What you have to do | Go through the records below and set each one down exactly, leaving out any pictures.

Page-level text extractions
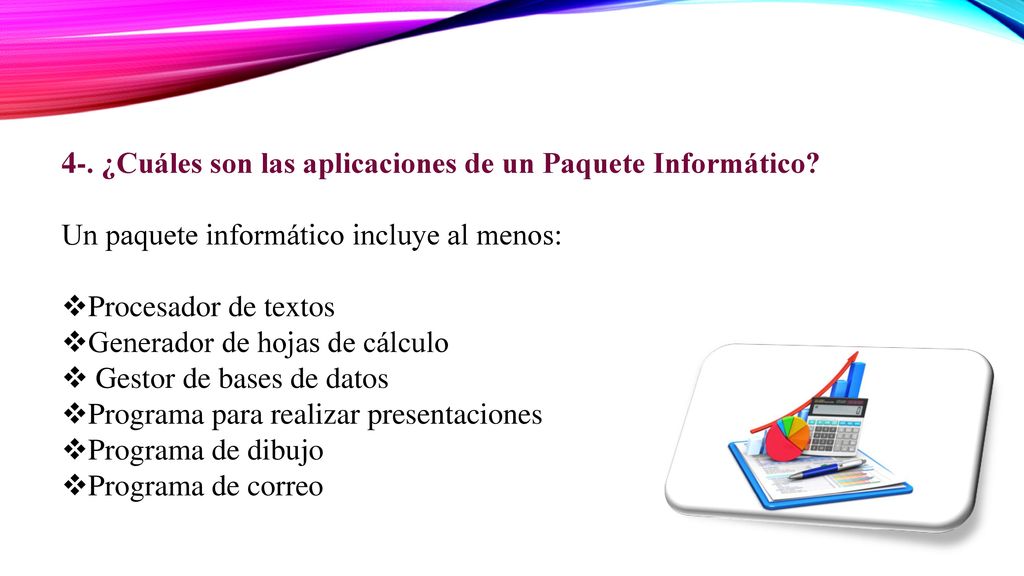 4-. ¿Cuáles son las aplicaciones de un Paquete Informático?

Un paquete informático incluye al menos:

❖Procesador de textos
❖Generador de hojas de cálculo
❖ Gestor de bases de datos
❖Programa para realizar presentaciones
❖Programa de dibujo
❖Programa de correo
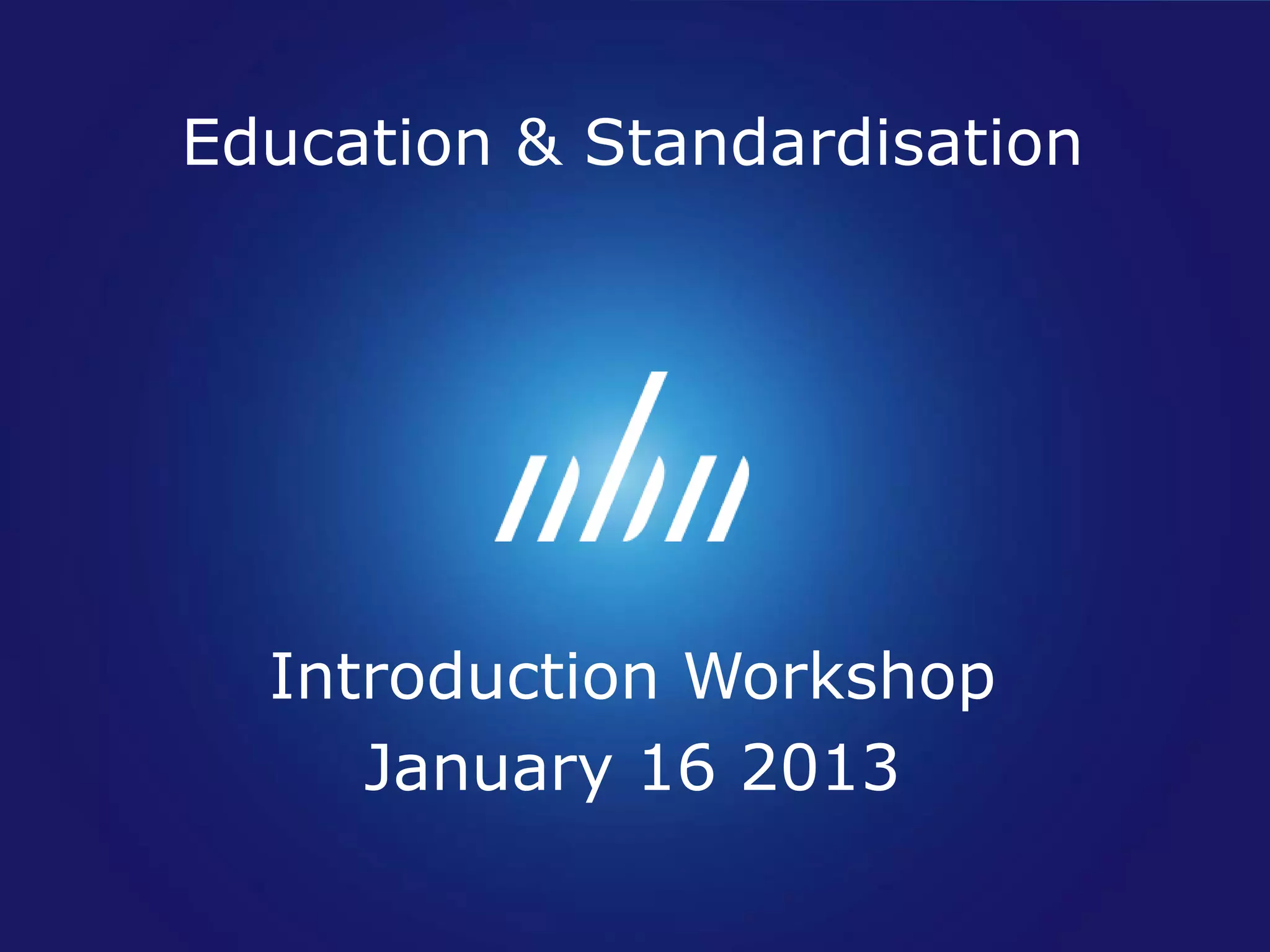 Education & Standardisation

Introduction Workshop
January 16 2013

Output of the exercise |
 4-. ¿Cuáles son las aplicaciones de un Paquete Informático?

Un paquete informático incluye al menos:

❖Procesador de textos
❖Generador de hojas de cálculo
❖ Gestor de bases de datos
❖Programa para realizar presentaciones
❖Programa de dibujo
❖Programa de correo
 Education & Standardisation

Introduction Workshop
January 16 2013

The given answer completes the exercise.